**Tugas:** Apa arti riba secara bahasa menurut teks tentang riba di bawah?
=== Teks Bacaan ===
RIBA: DOSA BESAR YANG MENGHANCURKAN HIDUP DAN MASYARAKAT

Pendahuluan

Riba adalah salah satu dosa besar yang sangat dikecam oleh Allah Subḥānahu wa Taʿālā. Tidak ada dosa dalam Al-Qur’an yang dilawan dengan kalimat sekeras riba, kecuali syirik. Riba bukan sekadar transaksi keuangan, tetapi bentuk ketidakadilan yang merusak struktur sosial dan spiritual umat manusia.

Di zaman modern, riba telah bertransformasi dalam berbagai bentuk: bunga bank, pinjaman konsumtif, kartu kredit, bahkan sistem finansial global. Banyak umat Islam yang tanpa sadar hidup dalam pusaran riba, padahal Allah telah mengumumkan perang terhadap pelakunya.

Allah berfirman dalam surah Al-Baqarah ayat 278–279:

> “Hai orang-orang yang beriman! Bertakwalah kepada Allah dan tinggalkan sisa riba (yang belum dipungut), jika kamu orang-orang yang beriman. Maka jika kamu tidak mengerjakan (meninggalkan riba), maka ketahuilah bahwa Allah dan Rasul-Nya akan memerangimu...”
(QS. Al-Baqarah [2]: 278–279)



Ayat ini bukan hanya peringatan, tapi sebuah deklarasi perang dari Allah dan Rasul-Nya kepada siapa pun yang tetap mempraktikkan riba.


---

Makna Riba Menurut Al-Qur’an dan Hadis

Secara bahasa, riba berarti tambahan atau pertumbuhan. Dalam istilah syariat, riba adalah setiap tambahan yang disyaratkan dalam transaksi pinjam-meminjam atau pertukaran barang tertentu, tanpa adanya imbalan yang sah menurut syariat.

Rasulullah ﷺ bersabda:

> “Emas dengan emas, perak dengan perak, gandum dengan gandum, jelai dengan jelai, kurma dengan kurma, dan garam dengan garam — harus sama dan tunai. Barang siapa menambah atau meminta tambahan, maka ia telah berbuat riba.”
(HR. Muslim no. 1587)



Dari hadis ini, para ulama menjelaskan bahwa riba terbagi menjadi dua jenis besar:

1. Riba an-nasī’ah — tambahan yang muncul karena penundaan waktu pembayaran, misalnya seseorang meminjam uang 10 juta dan harus mengembalikan 12 juta.
=== Daftar yang Diberikan ===
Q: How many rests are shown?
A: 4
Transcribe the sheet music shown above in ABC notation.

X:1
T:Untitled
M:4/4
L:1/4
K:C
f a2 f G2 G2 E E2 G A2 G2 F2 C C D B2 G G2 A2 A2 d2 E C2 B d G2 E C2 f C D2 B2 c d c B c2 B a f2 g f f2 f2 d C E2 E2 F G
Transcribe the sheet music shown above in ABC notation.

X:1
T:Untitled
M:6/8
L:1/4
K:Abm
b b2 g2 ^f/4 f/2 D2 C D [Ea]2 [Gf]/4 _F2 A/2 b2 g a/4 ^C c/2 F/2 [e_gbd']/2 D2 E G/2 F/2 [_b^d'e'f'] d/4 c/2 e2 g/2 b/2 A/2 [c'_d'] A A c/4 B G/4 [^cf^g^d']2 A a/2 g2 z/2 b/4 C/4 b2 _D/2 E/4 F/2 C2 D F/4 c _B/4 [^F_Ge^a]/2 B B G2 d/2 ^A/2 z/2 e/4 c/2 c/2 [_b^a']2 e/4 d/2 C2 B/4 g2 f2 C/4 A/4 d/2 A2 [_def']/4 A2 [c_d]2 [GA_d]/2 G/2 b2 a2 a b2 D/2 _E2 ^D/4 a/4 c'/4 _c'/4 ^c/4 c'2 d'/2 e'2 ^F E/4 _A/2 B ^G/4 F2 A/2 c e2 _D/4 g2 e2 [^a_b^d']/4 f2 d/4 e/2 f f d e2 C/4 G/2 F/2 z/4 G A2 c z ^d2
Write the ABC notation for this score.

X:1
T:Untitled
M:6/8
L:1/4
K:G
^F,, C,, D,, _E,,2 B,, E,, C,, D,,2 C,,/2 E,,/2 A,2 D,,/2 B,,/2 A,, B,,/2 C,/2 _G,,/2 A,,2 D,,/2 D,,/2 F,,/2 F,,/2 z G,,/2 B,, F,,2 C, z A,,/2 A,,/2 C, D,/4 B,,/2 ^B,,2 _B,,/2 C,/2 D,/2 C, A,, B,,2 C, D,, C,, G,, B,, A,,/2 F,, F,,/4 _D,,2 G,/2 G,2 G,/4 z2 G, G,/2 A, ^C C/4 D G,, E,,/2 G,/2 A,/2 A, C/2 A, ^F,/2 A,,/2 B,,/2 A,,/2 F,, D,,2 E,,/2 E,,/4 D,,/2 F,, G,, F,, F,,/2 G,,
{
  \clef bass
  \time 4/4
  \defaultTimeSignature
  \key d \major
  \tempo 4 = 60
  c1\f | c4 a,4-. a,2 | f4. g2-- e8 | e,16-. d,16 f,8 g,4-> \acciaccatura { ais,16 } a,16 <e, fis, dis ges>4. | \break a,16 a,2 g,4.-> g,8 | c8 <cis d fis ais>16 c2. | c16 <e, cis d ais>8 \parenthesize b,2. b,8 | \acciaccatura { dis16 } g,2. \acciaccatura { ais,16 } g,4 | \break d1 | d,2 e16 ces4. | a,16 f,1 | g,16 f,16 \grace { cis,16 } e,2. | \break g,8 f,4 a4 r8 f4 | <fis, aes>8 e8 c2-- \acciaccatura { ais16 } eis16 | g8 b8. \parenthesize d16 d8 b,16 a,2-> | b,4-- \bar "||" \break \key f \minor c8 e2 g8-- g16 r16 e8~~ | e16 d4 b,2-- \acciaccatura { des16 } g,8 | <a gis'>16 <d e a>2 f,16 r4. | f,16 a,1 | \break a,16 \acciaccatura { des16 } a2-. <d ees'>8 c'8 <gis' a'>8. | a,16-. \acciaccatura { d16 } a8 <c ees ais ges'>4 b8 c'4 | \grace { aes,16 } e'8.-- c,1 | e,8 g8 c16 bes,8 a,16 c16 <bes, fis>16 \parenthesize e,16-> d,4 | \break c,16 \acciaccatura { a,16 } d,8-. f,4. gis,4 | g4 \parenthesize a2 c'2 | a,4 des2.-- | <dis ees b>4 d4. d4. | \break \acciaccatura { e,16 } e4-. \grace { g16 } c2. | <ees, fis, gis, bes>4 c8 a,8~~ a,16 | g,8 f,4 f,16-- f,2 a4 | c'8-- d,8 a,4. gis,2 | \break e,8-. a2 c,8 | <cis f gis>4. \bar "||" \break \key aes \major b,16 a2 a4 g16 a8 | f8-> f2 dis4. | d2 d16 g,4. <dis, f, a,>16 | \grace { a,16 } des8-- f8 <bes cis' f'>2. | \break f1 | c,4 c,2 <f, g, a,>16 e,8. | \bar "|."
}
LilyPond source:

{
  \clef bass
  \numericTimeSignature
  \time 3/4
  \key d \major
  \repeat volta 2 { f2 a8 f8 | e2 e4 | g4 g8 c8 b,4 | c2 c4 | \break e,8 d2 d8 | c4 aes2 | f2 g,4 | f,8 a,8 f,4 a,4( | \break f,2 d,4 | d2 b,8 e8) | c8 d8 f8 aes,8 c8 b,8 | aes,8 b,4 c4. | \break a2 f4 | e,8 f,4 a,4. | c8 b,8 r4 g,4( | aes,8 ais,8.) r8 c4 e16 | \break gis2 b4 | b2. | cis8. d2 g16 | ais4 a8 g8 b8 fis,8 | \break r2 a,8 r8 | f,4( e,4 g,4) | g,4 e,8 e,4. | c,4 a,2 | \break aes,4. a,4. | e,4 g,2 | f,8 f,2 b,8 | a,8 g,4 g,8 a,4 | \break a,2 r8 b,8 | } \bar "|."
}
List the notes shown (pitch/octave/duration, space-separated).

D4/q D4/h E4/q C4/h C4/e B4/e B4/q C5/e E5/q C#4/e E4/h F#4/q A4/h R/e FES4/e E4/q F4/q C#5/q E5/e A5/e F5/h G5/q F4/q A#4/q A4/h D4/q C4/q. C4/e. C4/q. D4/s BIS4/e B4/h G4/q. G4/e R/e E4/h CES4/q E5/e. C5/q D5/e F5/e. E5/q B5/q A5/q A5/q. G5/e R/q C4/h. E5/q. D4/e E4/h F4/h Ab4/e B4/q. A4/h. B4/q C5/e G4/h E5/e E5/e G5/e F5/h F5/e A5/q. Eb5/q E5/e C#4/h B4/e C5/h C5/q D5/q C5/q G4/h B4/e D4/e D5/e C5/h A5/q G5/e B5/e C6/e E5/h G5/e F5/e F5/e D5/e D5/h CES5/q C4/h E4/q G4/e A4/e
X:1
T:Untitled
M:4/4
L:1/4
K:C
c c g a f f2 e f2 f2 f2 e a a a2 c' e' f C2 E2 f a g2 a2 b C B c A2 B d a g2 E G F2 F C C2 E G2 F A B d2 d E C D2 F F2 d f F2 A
===
**Jawaban:** Tambahan atau pertumbuhan.